TEXT FOR ANALYSIS:
Review: The Wanderers

The Wanderers

Author: minminXP // Reviewer: Midnight-B2UTY

 

★ Title 3/5

It wasn’t really intersting to me. However, it was related to the story. It was actually pretty cliché-sounding to me, to be honest. I’ve heard the phrase “the wanderers” so many times in movies and real books.

 

I was surprised, though, when I didn’t find many fanfics on here with that title (though I did find some that were similar). So, I guess, I’ll give you points for originality.

 

★ Description/Foreword  13/15

Well, I think the description was pretty interesting. I don’t think it’s the most interesting description out there, but it got me wondering what was going to happen to Lay, Kris, and Lu Han after they leave the island (and also how they got on the island in the first place).

 

You didn’t really have anything in your foreword besides your author’s note and credits. Oh, before I forget, congratulations on winning first place in the contest!

INSTRUCTIONS:
(a) In the review of The Wanderers, shorten the paragraph beginning "Well, I think the description" to a single sentence that keeps its main points.
(b) Write the next few sentences of the review of The Wanderers, picking up right after its final line.

COLLECTED DATA:
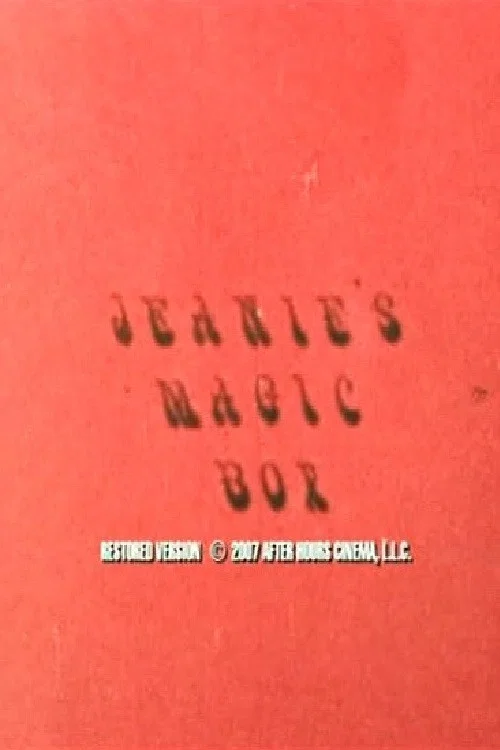 Постер: Jeanie's Magic Box
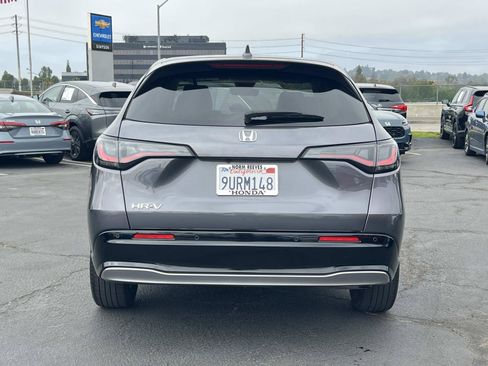 Certified 2026 Honda HR-V EX-L image 25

TASK-BY-TASK RESULTS:
(a) The reviewer found the description fairly interesting, though not the most interesting one out there, and it made them curious about what happens to Lay, Kris, and Lu Han after they leave the island and how they got there.

(b)
★ Character Development/Showcasing 20/20

I think you portrayed your characters fairly well and made sure they stuck to their roles. I loved how they balanced each other.

 

Lu Han was the oldest but childish, short-tempered, and easy-going. Kris was more level-headed and always thought carefully before he did something. Then Lay always put others before himself and seemed a bit rash. I think that their contrasting personalities was the reason why they got along so well with each other.

 

They had a really deep bond, always looking out for each other. Then as the years went on, they matured, became stronger. They experienced horrible things, went through so many troubles, split up, made amends, and so on. They always supported each other. Basically, what I’m trying to say is that they had some nice bromance going on.

 

Truthfully, out of the nearly twenty reviews I’ve done so far… this is the first time I’ve ever given someone full marks in this section. Enjoy this moment.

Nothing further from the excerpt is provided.